実施事項:
正岡子規の記事から、「正岡子規(まさおかしき)は、」から「しかし明るく描かれています。」までを、「しかし明るく描かれています。」も含めて一字も変えずに書き写せ。

文書抜粋:
⟨

正岡子規とはどんな人?生涯年表まとめ【代表作や死因、漱石との関係も紹介】

正岡子規(まさおかしき)は、明治時代の文学者です。「柿食えば鐘が鳴るなり法隆寺」という俳句や「病床六尺」という随筆などが有名ですね。

子規は俳人でありながら歌人でもあり、また国文学研究者でもありました。俳句や短歌の世界を革新し、「新しい日本語」の創出にも力を入れました。日本文学の世界を縦横無尽に活躍した文学者といえます。

正岡子規
出典:Wikipedia

とはいえ、正岡子規は34歳で亡くなるまでの7年間、ほとんど寝たきりの状態で仕事をしていました。最後の随筆「病床六尺」には、自身の提唱した「写生」を使って病床での出来事が淡々と、しかし明るく描かれています。

病床にありながら文学の世界を縦横無尽に活躍した子規。彼の34年の生涯は、苦しいながらもとても濃いものでした。この記事では、自分でも短歌や俳句を作る筆者が正岡子規の功績や名言、その生涯をご紹介します。

この記事を書いた人

一橋大卒 歴史学専攻

京藤 一葉

Rekisiru編集部、京藤 一葉(きょうとういちよう)。一橋大学にて大学院含め6年間歴史学を研究。専攻は世界史の近代〜現代。卒業後は出版業界に就職。世界史・日本史含め多岐に渡る編集業務に従事。その後、結婚を境に地方移住し、現在はWebメディアで編集者に従事。

正岡子規とはどんな人物か

名前正岡子規
(本名:常規)
誕生日1867年10月14日
没日1902年9月19日
(享年34歳)

⟩

提供データ:
⟨

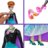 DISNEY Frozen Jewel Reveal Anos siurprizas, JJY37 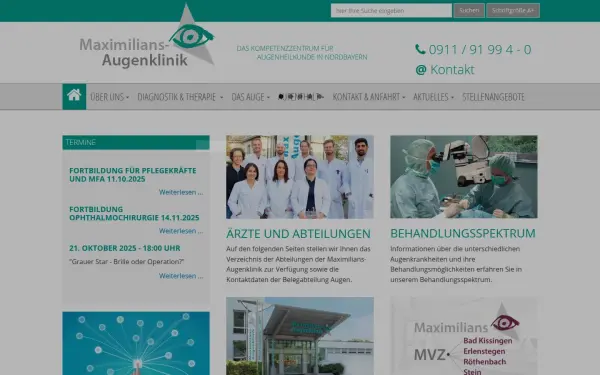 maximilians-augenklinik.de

⟩
⟨

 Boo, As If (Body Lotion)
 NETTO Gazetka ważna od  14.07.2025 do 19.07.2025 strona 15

⟩

完成解答:
正岡子規(まさおかしき)は、明治時代の文学者です。「柿食えば鐘が鳴るなり法隆寺」という俳句や「病床六尺」という随筆などが有名ですね。

子規は俳人でありながら歌人でもあり、また国文学研究者でもありました。俳句や短歌の世界を革新し、「新しい日本語」の創出にも力を入れました。日本文学の世界を縦横無尽に活躍した文学者といえます。

正岡子規
出典:Wikipedia

とはいえ、正岡子規は34歳で亡くなるまでの7年間、ほとんど寝たきりの状態で仕事をしていました。最後の随筆「病床六尺」には、自身の提唱した「写生」を使って病床での出来事が淡々と、しかし明るく描かれています。